花希仁看到,却没看清,也许看清了却难以置信,那两名侍女手中的两把匕首,划破了陈轩宇腰肋,却仅仅割伤了皮肉。那两把匕首,似是被血肉之躯弹震开了去……

言舒和秦思瑶都不明所以。而莫诗诗意味深长地“呵”了一声。

花希仁身临其境,清晰地感受到一种难以名状的恐惧,比先前面对陈轩宇那招“拔刀式”更甚的恐惧,令他生不出丝毫抗拒之意。按照武学的常理,他只消折扇横着截去,甚至不须灌注多少内力,也无须点在哪出要穴上,就能一锤定音。可他犹豫了,没有出手,他怕。他感觉对方此刻的状态,绝不能以武学的常理来揣度。

花希仁的不安和恐惧只持续了刹那片刻,随即他感觉陈轩宇又恢复寻常,再没有那令他心悸的凶绝霸悍。花希仁又出扇虚点试探一记,他心中尚存顾虑。陈轩宇回了一剑……

“刚才陈师弟那一招很不简单,你认得么?”言舒问莫诗诗。

“我认得,但不想告诉你。”莫诗诗的回答让言舒只有苦笑。

转眼间三招过去。花希仁大抵确认,陈轩宇脚下虚浮,出剑轻飘,并非是佯装诱敌,而是真的气力不继。他再一次后悔不已,再一次错过了取胜的机会。秦思瑶挺剑而上,与陈轩宇成夹攻之势。

这是陈轩宇头一次见秦思瑶用剑。为此,他既感谢花希仁,若没有此人,也就没这机会;他又不爽花希仁,也正因为此人,令陈轩宇不能安心专心且地观看。不过这不爽转瞬间就烟消云散,毕竟此刻他与她同场共战,尤胜同船共度同桌共饮,比同床共枕……咳,不是该想那些的时候……

陈轩宇略有些讶异,秦思瑶的剑法有板有眼的,比他想象得要好些。她温柔得就像她的人——并不那么温柔。

那两名侍女慑于陈轩宇刚才的气魄,手足瘫软,难以再战。她们就连手上的匕首都拿捏不住,掉落,映着地上两颗晶莹的葡萄,依偎在一起。她二人只有眼睁睁地看着花希仁孤零零地应对那二人双剑合璧。

按理说,这二人联手不该对花希仁造成什么麻烦的。此刻的陈轩宇已几乎是强弩之末,如果他能算是“强弩”的话;而秦思瑶的功夫虽不算是花拳绣腿,但不足为虑,更不足为惧。这二人使的也都是太行剑法,花希仁虽不说知根知底,和陈轩宇交手百十招后好歹算是熟门熟路。

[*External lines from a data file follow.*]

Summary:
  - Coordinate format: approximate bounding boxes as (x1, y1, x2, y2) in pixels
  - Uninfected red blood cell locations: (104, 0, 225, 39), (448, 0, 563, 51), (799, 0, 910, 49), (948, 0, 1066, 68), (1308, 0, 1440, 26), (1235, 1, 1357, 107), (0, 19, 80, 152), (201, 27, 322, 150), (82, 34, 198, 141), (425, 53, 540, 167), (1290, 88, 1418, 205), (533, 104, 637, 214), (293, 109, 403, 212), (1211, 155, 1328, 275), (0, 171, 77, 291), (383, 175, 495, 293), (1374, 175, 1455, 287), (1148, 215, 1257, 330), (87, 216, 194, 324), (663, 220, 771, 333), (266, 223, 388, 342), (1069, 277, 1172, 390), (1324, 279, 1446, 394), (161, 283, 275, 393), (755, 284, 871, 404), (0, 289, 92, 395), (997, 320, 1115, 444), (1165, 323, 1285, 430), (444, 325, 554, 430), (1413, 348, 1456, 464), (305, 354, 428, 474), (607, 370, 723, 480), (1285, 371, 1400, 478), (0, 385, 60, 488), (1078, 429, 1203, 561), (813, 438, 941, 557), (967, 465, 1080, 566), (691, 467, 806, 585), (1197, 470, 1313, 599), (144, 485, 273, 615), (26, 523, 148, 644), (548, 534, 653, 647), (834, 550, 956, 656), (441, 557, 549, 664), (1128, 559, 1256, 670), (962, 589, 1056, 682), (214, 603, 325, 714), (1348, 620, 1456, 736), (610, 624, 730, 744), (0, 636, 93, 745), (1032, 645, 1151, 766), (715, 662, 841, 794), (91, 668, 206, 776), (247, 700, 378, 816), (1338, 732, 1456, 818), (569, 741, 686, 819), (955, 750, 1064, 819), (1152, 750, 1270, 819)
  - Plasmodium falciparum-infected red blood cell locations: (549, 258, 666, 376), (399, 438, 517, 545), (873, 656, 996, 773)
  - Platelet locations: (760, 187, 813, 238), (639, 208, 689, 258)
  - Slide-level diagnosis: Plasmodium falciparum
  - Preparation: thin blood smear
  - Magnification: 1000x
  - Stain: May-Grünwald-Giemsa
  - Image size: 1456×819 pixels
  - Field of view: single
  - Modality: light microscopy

秦思瑶以“一叶障目”相攻,陈轩宇使“重峦叠嶂”辅助策应,这两招花希仁都不陌生,至少有三种方式足以应对。可那三种方式,此时一种也不能奏效。他只有退后,退得惶乱。

场面竟意想不到地翻转。“愚公移山”、“白云孤飞”、“疾风劲草”、“悲歌慷慨”……陈轩宇秦思瑶连连进招,越发得心应手。

这二人之间情愫暗系,明眼人看得出来,就算瞎子或许也能感受到。他们相识日浅,彼此了解并不多,他们有很多话想说,但总有别人在旁不方便说;也或许因心中的珍视,格外的小心翼翼而不敢说……此刻共同迎敌,单说这二人武功上的造诣和武学上理解,绝不能这般默契。可事实偏偏如此。与其说机缘巧合,更似是心有灵犀。

这杀意森寒凛冽的大厅中,这一隅,几枝火烛映着两把剑。

剑无情,剑意却浓。

人有情,情意更浓。

那些口中不便说不敢说的话,此刻手中的剑在诉说着。他们彼此听得懂……也有些话,已不必说。

言舒看着,微笑着,“有酒就好了。”

“酒就算了,”莫诗诗“嘿”地笑了一声,回应道,“给他俩搬张床得了……”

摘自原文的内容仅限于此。